Under section 146 of the old Code of Civil Procedure (Act No. 190), it was not necessary in a motion for new trial to point out the specific conclusions or findings of fact which were not supported by the evidence or by the law. The motion entitled the movant or appellant to a review of the judgment or decision, even if the alleged conclusion of law or finding of fact disputed is not specially set forth in the motion for new trial (provided that an exception to the order denying the motion for new trial above-mentioned was made). So the real purpose of the motion for new trial on the ground of insufficiency of evidence or on the ground that it is contrary to law, under the old Rule, was to secure a review of the decision by the appellate court, not to make the trial court rendering the decision re-examine the questioned finding of fact or conclusion of law with a view to its reconsideration.

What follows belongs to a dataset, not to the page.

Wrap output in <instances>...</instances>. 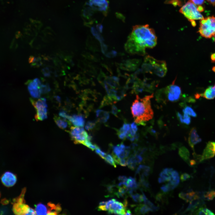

Since the adoption of the new Rules, motions on the ground of insufficiency of evidence or on the ground that the judgment is contrary to law which do not point out the supposed defects in the judgment, permitted under the Code of Civil Procedure as above set forth, have been called pro forma. Such motions are not permitted under the new Rules. This requires the movant for the new trial based on the ground of insufficiency or contrariness to law to point out the findings of fact or conclusions of law supposed to be insufficiency borne out by the evidence or contrary to law; and we have held that they do not interrupt the period of appeal because they merely cause delay.

While we feel justified in ruling that a pro forma motion for new trial does not interrupt the period of appeal, because such a motion is not authorized or permitted by the Rules, we do not feel so as to motions for new trial which may cause delay merely but whose use has not been outlawed by us. We have not prohibited the presentation of a motion for new trial on grounds previously raised in a motion prior to the rendition of the judgment. A ground may be insufficient for granting a continuance, but it may be sufficient for the setting aside of a judgment rendered after denial of the continuance, as when the judgment is very unjust or unreasonable and its unreasonableness was not expected at the time the continuance is being prayed for. So it does not follow necessarily that because a motion for continuance had been denied, the ground used for demanding such continuance, like illness, may not be sufficient ground for obtaining a reconsideration or setting aside of a judgment.

Considering the above possibilities and the general rule that the presentation of a motion for new trial after judgment ordinarily suspends the period of appeal, and there being no express prohibition against the presentation of a motion for new trial on grounds already previously raised, we are loathe to penalize a party for taking advantages of the remedy expressly authorized him by the Rules, even if it may cause some delay, by holding that his motion for new trial does not suspend the period of appeal. Were we to hold that his motion for new trial did not suspend the period of appeal, we will be depriving him of this day in court, a constitutional right, on a ground of debious justice and soundness. We feel that the ends of justice would be better subserved by an oppontunity for the review of the orders of the court denying continuance and denying petitionersthe right to present their evidence.

The certiorari prayed for is hereby granted and the order of the Court of Appeals reversed and the record on appeal ordered to be certified to the latter court for proceedings in accordance with the Rules. Without costs.

Paras, C. J., Bengzon, Padilla, Montemayor, Reyes, A., Jugo, Bautista Angelo, Concepcion, Reyes, J. B. L. and Endencia, JJ., concur.